_Record excerpts_

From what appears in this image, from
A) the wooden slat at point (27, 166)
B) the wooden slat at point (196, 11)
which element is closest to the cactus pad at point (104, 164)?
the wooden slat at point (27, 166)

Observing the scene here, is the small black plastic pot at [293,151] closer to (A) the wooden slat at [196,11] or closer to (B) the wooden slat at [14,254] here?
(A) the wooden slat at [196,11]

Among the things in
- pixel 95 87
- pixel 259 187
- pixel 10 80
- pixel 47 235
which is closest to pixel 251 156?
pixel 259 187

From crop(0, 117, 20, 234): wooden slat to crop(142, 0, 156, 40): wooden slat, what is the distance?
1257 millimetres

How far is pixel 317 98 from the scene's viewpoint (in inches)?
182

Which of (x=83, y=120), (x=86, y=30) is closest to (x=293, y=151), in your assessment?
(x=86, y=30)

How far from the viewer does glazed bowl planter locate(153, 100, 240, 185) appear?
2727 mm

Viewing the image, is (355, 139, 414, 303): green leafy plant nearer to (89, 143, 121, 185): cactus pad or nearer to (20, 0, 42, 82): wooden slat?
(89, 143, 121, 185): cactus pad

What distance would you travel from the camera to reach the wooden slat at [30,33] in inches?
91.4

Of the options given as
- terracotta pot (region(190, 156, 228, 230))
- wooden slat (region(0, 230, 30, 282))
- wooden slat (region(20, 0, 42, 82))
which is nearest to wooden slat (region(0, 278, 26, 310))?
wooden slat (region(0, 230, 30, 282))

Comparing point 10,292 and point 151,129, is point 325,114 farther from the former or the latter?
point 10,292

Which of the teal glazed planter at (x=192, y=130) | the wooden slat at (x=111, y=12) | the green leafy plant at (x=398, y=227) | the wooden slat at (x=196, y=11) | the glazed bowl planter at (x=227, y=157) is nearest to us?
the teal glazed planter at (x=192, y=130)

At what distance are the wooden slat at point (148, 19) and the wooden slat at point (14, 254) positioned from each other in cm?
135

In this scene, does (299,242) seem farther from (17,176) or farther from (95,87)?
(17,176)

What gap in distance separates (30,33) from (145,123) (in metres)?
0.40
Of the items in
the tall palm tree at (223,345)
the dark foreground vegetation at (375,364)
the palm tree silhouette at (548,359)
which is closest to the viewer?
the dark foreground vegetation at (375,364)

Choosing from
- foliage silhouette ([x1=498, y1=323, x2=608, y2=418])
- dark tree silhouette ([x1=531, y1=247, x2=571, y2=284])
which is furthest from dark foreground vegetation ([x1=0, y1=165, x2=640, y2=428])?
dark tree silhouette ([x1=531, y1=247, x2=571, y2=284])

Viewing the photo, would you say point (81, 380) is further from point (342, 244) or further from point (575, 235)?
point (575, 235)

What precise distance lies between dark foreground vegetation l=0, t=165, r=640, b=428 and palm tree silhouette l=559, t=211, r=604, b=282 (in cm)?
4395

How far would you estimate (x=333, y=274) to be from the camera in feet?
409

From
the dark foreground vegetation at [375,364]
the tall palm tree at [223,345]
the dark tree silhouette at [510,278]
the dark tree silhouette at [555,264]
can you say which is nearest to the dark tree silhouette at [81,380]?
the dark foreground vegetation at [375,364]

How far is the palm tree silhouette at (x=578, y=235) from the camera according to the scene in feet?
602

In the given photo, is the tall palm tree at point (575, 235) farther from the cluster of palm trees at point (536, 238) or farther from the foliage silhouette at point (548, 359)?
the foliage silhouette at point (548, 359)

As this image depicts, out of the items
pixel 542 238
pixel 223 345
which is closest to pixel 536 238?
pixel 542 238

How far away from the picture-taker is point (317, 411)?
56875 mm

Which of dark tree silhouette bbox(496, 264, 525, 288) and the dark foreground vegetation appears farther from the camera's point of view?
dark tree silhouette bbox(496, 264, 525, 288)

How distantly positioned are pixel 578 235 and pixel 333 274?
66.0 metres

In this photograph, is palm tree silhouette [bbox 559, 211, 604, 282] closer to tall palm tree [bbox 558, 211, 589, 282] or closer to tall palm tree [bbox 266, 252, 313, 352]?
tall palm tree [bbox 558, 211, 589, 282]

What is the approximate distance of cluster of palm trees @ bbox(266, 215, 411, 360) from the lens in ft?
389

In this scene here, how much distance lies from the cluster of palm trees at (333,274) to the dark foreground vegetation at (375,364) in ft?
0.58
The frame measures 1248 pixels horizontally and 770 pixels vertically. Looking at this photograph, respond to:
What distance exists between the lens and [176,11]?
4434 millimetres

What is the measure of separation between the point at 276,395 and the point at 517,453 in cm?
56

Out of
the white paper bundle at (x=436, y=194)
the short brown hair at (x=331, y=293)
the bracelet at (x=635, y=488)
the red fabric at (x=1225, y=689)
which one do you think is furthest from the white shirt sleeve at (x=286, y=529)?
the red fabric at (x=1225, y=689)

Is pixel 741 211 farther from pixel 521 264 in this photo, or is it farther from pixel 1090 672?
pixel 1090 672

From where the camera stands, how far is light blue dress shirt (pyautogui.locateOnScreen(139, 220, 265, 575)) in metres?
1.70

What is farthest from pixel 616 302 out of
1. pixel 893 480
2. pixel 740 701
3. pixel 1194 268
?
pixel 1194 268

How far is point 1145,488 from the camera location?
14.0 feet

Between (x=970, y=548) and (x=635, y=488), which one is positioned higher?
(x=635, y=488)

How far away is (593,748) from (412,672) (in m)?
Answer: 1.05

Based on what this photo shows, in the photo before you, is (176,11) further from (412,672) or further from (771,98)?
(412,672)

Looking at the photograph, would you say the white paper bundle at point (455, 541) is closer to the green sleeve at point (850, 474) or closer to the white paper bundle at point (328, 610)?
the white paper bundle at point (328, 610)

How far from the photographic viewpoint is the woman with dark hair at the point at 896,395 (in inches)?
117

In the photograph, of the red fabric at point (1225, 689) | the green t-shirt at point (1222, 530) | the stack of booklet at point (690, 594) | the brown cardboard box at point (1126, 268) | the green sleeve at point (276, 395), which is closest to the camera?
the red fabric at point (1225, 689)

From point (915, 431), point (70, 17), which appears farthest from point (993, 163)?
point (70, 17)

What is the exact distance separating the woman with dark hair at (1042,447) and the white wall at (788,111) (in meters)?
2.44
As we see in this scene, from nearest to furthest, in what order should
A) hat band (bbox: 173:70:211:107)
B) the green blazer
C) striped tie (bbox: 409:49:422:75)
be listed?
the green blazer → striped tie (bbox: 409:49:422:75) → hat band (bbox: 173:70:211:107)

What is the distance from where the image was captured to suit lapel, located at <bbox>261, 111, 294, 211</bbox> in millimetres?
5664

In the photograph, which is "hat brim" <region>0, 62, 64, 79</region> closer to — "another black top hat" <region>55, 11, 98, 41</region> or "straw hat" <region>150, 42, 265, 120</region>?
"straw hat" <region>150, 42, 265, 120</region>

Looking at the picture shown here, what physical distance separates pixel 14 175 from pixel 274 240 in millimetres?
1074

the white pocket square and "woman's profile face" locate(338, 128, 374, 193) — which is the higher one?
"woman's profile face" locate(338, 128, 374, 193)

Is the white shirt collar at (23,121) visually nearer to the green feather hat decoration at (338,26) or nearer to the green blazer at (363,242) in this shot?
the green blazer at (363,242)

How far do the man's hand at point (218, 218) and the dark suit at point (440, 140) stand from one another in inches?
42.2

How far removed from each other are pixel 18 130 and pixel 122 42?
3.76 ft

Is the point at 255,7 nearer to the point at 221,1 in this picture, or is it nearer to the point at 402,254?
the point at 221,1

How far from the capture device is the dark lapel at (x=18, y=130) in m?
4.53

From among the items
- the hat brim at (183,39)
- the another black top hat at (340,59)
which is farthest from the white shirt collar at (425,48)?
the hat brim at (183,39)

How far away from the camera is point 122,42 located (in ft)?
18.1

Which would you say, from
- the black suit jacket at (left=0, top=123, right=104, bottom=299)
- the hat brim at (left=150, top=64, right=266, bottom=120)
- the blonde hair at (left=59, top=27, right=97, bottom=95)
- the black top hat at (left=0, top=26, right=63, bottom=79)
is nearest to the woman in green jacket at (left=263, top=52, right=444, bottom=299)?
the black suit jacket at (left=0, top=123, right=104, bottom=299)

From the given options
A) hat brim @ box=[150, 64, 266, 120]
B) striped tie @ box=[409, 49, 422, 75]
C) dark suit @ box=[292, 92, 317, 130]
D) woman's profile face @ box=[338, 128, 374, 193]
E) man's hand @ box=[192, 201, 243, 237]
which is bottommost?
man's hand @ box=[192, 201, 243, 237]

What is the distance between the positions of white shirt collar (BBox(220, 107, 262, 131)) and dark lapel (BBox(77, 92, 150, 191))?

_Exercise_
Starting at the line with "Which would you say, from", copy every line up to and including the last one in the entries above.

_Exercise output_
Which would you say, from
- the black suit jacket at (left=0, top=123, right=104, bottom=299)
- the hat brim at (left=150, top=64, right=266, bottom=120)
- the blonde hair at (left=59, top=27, right=97, bottom=95)
- the black top hat at (left=0, top=26, right=63, bottom=79)
is nearest to the woman in green jacket at (left=263, top=52, right=444, bottom=299)?
the black suit jacket at (left=0, top=123, right=104, bottom=299)

From the given options
A) hat brim @ box=[150, 64, 266, 120]
B) striped tie @ box=[409, 49, 422, 75]
C) dark suit @ box=[292, 92, 317, 130]
D) woman's profile face @ box=[338, 128, 374, 193]
E) man's hand @ box=[192, 201, 243, 237]
which is bottommost?
man's hand @ box=[192, 201, 243, 237]

What is the distance between the positions of white shirt collar (BBox(220, 107, 262, 131)) and dark lapel (BBox(77, 92, 150, 191))?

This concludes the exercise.